Picture of Wilson Rivera Gallego
CISE Lecture, Oct 31, 2013
by Wilson Rivera Gallego - Thursday, 14 November 2013, 7:51 PM


Title: "Using de-duplication to improve efficiency of data storage"
Dr. Emmanuel Arzuaga, Assistant Professor of the Electrical & Engineering Department, UPRM

Thursday, October 31st, 2013 (10:30AM), M-201


Data de-duplication is a technique to eliminate redundancy in stored data. For example, it is currently being used to improve storage utilization and reduce network data transfers. The de-duplication process consists of identifying unique chunks of data or byte patterns and storing them in the storage media. Future writes to the storage system are compared to the stored chunks and in the event of a match, the incoming chunk is classified as redundant and a small reference that points to the stored chunk is saved in its place. In this talk we will present examples of the use of this technology in storage media, virtualization and network infrastructure. We will then explain a content based chunking scheme along with a near duplicate detection mechanism that could be used in the implementation of a de-duplication tool.


Emmanuel Arzuaga is an Assistant Professor at the Department of Electrical and Computer Engineering of the University of Puerto Rico at Mayaguez (UPRM). He obtained a PhD in Computer Engineering from the Department of Electrical and Computer Engineering at Northeastern University in Boston, MA. He received his BS and MS degrees both in Computer Engineering from UPRM. He worked for UPRM as a Software Developer for the Laboratory for Applied Remote Sensing and Image Processing (LARSIP).

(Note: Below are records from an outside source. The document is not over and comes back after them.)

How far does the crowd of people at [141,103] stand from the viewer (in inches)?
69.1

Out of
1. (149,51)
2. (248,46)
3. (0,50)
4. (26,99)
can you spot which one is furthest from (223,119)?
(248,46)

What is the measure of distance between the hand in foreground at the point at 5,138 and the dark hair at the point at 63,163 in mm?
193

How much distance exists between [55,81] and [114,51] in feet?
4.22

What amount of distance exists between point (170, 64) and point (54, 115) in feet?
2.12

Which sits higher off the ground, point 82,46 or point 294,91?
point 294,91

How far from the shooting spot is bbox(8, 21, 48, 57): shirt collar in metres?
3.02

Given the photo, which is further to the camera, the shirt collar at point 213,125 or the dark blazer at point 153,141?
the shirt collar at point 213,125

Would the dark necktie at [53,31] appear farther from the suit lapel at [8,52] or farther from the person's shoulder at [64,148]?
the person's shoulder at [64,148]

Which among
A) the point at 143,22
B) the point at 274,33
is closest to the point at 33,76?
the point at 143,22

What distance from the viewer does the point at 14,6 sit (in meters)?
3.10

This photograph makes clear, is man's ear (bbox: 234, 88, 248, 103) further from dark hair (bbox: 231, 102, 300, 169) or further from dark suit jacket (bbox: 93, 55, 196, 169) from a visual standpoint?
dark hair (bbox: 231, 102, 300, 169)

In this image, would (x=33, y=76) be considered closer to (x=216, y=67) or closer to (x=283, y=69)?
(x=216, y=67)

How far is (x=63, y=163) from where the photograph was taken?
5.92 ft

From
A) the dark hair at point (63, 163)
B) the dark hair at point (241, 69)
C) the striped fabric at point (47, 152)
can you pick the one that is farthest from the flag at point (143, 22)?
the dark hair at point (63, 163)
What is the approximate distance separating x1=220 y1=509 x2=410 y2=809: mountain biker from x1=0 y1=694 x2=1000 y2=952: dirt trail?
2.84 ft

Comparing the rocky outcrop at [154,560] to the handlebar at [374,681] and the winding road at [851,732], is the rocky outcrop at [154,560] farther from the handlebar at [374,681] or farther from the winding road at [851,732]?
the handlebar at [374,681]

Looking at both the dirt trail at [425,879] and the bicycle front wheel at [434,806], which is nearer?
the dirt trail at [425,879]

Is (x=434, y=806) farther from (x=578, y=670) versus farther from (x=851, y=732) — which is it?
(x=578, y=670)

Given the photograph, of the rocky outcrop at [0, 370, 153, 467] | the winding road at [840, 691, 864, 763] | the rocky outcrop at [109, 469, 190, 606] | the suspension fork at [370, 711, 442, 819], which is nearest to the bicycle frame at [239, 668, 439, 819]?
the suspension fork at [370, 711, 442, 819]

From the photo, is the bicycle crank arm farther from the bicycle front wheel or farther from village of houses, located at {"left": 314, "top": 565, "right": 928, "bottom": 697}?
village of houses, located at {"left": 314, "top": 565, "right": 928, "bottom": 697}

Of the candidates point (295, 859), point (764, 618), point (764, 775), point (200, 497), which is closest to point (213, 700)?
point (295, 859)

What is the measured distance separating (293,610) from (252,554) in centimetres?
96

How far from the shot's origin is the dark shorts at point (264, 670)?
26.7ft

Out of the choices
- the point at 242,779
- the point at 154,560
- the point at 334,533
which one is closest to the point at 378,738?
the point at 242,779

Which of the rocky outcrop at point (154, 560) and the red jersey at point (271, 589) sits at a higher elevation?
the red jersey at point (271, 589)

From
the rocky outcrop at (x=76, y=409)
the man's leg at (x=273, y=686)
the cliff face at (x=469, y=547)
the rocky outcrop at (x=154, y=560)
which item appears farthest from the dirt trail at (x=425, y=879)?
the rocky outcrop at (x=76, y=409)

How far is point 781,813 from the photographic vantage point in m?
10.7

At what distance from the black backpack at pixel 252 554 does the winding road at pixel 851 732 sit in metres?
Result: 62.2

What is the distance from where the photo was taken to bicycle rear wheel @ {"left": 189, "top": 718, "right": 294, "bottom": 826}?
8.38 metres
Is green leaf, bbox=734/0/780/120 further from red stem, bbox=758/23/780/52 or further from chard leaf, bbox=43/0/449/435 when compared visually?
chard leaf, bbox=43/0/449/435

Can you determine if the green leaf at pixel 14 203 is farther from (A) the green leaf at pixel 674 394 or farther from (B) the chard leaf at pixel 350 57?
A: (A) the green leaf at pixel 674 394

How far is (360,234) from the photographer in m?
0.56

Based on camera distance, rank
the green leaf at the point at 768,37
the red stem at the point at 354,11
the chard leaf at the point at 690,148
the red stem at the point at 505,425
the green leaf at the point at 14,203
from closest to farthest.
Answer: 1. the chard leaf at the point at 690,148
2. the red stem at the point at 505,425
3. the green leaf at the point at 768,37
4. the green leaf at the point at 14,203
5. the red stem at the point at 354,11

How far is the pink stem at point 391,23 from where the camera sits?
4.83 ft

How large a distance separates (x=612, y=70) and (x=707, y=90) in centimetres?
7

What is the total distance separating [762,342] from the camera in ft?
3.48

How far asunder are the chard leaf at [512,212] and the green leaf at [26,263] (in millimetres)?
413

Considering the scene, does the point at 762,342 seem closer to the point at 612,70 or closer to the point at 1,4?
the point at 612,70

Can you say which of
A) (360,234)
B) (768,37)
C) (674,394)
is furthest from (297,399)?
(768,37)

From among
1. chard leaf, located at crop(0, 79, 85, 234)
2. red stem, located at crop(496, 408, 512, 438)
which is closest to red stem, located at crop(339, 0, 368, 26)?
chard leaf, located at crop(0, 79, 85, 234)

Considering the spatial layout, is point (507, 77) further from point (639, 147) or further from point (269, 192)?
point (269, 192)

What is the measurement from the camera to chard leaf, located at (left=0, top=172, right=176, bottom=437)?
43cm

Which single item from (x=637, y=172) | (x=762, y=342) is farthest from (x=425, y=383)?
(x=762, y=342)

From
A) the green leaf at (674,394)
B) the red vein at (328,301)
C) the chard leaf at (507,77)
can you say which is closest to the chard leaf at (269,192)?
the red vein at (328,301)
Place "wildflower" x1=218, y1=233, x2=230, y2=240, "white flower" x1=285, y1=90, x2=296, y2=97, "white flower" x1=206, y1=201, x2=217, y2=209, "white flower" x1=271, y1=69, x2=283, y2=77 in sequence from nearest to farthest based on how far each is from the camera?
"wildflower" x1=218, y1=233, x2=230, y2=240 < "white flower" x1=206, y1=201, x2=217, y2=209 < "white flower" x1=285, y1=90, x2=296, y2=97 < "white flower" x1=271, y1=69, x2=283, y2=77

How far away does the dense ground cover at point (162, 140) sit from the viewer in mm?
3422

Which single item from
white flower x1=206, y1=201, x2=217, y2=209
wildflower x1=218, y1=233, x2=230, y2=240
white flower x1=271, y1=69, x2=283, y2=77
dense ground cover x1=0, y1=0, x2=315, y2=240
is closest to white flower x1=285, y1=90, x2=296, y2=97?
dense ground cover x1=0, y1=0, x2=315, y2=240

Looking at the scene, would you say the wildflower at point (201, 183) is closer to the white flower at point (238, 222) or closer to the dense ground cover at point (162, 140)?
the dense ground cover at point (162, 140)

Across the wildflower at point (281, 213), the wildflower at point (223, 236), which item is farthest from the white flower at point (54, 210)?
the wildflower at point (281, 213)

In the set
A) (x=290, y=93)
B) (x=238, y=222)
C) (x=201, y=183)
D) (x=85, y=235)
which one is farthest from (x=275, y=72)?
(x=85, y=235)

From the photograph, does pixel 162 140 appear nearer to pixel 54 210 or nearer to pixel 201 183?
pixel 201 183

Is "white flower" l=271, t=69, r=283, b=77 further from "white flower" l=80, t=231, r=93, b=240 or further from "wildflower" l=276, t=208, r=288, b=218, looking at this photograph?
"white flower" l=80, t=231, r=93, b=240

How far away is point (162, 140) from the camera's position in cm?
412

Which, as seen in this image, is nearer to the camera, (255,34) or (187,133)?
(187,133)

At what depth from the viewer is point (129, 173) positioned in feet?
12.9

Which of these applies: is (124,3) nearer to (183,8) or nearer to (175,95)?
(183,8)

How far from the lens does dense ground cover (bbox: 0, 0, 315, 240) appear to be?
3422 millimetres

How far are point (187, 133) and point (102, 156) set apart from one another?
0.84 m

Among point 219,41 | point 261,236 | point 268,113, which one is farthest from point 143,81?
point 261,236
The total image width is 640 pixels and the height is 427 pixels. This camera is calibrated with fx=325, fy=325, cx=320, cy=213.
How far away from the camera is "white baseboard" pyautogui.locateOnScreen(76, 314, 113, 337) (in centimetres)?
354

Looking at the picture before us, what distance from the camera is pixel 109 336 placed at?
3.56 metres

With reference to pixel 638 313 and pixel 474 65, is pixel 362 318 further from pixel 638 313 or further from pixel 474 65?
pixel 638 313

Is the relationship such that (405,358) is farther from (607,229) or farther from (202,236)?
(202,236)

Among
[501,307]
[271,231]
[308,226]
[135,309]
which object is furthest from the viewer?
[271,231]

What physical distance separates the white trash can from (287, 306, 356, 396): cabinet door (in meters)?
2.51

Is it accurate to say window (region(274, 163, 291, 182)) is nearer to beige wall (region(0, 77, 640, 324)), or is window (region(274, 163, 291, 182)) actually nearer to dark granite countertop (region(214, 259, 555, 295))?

His research interests include virtualization, cloud infrastructure, resource efficiency, I/O workload characterization and storage systems performance analysis, currently focused on modeling and understanding the I/O effect of enterprise server workloads in virtualized environments, with special attention to virtual machine migration and system power consumption. He has worked on modeling and analyzing the behavior of Storage Systems. His previous work was related with the development of Remote Sensing and Pattern Recognition related software.